Exercise directions:
Please copy the entries below word for word, starting at the line that contains "Of the choices presented as" and continuing through the final line of the entries.

***** Recorded information *****

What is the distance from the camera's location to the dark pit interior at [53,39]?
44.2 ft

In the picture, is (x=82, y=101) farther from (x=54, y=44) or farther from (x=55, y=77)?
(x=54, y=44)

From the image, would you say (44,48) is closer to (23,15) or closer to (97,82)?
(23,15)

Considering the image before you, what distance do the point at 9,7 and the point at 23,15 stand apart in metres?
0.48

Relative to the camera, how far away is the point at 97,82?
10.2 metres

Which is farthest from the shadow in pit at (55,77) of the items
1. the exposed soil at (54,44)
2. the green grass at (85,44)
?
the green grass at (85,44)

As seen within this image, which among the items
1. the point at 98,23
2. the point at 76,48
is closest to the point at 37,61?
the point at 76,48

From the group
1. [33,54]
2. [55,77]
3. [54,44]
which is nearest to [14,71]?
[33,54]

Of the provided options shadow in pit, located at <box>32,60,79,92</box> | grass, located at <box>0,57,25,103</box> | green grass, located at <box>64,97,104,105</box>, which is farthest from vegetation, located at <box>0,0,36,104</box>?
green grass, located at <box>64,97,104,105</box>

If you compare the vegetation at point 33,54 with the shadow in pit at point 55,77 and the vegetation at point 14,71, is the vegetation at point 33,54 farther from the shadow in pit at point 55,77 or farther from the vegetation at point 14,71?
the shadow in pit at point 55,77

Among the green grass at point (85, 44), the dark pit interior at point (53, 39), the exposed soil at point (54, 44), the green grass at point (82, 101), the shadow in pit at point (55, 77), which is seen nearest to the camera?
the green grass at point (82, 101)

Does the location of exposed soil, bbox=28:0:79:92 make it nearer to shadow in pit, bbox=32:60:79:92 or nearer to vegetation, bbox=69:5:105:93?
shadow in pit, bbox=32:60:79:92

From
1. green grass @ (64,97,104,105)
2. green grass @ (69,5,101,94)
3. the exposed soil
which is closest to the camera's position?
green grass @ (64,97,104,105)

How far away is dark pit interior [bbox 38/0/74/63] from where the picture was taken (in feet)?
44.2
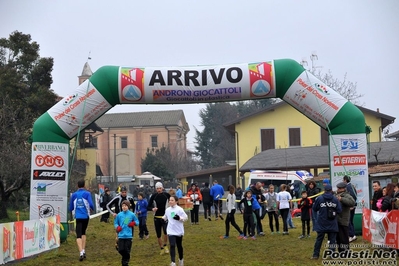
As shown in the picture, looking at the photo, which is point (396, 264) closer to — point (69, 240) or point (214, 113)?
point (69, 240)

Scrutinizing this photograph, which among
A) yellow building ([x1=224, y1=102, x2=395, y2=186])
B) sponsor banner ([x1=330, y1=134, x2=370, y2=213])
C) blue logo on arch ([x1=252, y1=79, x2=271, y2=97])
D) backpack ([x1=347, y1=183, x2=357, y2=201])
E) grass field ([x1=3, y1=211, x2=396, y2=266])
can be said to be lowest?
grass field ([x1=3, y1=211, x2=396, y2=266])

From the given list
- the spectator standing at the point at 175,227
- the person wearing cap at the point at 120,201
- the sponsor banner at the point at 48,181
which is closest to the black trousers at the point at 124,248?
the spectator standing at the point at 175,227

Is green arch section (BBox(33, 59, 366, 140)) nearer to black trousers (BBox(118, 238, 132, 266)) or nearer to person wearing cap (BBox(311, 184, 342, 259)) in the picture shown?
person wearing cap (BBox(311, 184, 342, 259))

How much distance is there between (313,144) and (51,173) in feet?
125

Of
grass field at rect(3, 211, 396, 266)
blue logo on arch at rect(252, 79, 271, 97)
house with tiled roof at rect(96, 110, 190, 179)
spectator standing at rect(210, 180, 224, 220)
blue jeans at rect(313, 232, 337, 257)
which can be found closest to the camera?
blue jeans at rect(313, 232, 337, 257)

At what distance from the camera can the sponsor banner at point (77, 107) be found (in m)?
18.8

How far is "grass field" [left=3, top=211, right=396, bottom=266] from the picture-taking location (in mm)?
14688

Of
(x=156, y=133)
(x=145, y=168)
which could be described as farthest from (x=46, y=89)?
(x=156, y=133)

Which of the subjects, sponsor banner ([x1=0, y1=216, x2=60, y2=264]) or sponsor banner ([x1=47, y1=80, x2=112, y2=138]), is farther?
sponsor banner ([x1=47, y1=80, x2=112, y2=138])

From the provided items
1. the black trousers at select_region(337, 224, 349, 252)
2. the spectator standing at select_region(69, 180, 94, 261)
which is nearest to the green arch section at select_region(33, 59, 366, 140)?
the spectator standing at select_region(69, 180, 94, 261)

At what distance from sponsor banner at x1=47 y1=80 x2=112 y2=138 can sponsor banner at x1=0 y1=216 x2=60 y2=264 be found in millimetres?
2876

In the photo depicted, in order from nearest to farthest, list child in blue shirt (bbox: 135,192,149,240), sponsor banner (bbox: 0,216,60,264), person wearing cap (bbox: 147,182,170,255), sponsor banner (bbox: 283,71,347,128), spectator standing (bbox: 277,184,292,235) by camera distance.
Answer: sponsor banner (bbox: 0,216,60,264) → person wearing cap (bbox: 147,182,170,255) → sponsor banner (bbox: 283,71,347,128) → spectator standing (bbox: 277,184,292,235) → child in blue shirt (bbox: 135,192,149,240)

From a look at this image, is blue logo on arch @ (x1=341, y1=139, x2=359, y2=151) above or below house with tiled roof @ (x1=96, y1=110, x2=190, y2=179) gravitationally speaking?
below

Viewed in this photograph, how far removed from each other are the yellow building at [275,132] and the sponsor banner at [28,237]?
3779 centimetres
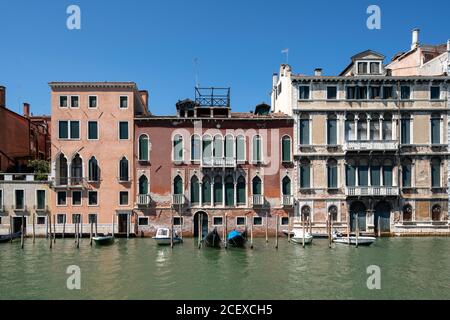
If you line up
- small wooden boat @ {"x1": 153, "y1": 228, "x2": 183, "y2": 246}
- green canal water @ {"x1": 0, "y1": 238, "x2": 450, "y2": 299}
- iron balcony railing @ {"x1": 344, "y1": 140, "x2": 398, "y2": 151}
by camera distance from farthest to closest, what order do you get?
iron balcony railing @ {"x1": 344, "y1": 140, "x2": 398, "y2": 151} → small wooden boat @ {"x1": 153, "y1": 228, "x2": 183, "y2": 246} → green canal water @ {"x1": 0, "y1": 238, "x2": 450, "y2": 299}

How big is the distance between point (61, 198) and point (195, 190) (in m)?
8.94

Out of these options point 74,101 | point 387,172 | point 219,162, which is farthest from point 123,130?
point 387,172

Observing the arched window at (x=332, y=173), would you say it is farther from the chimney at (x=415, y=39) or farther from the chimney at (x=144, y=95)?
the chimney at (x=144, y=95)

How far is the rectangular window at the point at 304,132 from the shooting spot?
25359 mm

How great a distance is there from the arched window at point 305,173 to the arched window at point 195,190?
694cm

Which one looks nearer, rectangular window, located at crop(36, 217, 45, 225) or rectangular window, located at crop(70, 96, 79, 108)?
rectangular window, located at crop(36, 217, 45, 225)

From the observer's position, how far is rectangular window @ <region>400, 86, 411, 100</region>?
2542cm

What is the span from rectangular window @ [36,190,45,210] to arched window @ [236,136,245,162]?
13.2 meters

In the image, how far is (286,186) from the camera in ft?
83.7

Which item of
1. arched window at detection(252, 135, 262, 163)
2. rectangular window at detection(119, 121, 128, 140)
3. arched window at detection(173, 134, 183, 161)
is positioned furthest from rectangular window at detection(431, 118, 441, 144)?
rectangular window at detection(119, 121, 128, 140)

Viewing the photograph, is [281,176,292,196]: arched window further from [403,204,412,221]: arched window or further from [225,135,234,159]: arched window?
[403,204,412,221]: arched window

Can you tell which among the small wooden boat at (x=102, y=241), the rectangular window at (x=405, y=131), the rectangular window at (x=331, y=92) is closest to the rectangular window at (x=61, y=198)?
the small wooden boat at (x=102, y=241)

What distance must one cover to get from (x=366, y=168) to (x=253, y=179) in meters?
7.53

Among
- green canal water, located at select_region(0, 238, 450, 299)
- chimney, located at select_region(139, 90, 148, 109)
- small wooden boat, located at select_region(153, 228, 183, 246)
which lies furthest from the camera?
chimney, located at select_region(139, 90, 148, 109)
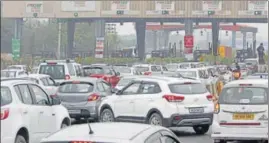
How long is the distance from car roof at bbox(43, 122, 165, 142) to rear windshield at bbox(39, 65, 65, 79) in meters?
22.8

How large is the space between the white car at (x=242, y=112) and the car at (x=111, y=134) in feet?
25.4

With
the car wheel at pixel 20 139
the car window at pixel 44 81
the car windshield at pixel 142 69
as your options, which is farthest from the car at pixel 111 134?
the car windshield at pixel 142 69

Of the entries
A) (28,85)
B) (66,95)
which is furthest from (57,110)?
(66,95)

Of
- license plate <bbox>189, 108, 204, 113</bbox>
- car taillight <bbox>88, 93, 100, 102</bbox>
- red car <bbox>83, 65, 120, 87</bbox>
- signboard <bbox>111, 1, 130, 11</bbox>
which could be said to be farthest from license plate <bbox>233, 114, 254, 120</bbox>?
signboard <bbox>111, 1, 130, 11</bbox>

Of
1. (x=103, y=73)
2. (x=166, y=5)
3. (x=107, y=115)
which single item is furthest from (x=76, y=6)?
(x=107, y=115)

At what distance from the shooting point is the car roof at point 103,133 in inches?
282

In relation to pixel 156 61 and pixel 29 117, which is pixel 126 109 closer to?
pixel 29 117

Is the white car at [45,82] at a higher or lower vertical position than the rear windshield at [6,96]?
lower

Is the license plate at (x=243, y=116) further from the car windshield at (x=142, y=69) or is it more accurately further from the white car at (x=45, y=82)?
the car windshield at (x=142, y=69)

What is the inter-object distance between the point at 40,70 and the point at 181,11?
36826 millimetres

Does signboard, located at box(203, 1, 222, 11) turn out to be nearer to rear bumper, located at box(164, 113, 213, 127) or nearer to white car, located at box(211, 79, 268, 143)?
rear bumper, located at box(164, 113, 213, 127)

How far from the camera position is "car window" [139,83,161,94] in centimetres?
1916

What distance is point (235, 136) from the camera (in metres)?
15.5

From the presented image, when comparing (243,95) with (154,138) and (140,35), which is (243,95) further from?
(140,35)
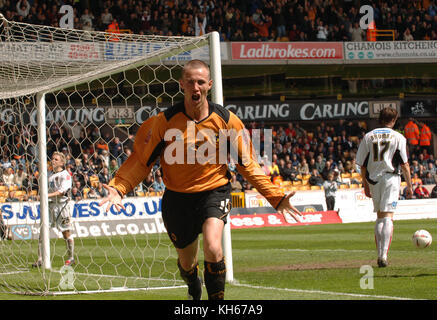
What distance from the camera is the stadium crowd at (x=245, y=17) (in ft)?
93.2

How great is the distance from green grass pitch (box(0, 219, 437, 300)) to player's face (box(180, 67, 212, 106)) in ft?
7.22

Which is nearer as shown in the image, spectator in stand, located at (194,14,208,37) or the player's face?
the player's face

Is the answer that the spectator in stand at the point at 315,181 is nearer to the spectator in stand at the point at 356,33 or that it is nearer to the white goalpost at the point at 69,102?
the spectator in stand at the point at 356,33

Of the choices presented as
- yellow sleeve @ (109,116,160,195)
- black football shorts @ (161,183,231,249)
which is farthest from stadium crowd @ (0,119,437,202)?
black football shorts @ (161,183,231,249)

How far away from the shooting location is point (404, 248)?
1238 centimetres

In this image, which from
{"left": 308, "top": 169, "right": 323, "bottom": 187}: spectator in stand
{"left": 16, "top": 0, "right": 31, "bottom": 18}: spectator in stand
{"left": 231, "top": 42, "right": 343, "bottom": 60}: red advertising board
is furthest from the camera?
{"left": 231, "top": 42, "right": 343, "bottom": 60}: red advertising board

*****

In response:
Of the choices presented as
- yellow sleeve @ (109,116,160,195)
- black football shorts @ (161,183,231,249)
which is farthest from stadium crowd @ (0,119,437,202)?
black football shorts @ (161,183,231,249)

How far away from the shooting location is point (404, 248)?
1238 centimetres

In this image, which from
{"left": 308, "top": 169, "right": 323, "bottom": 187}: spectator in stand
{"left": 16, "top": 0, "right": 31, "bottom": 18}: spectator in stand
{"left": 231, "top": 42, "right": 343, "bottom": 60}: red advertising board
is furthest from the camera?
{"left": 231, "top": 42, "right": 343, "bottom": 60}: red advertising board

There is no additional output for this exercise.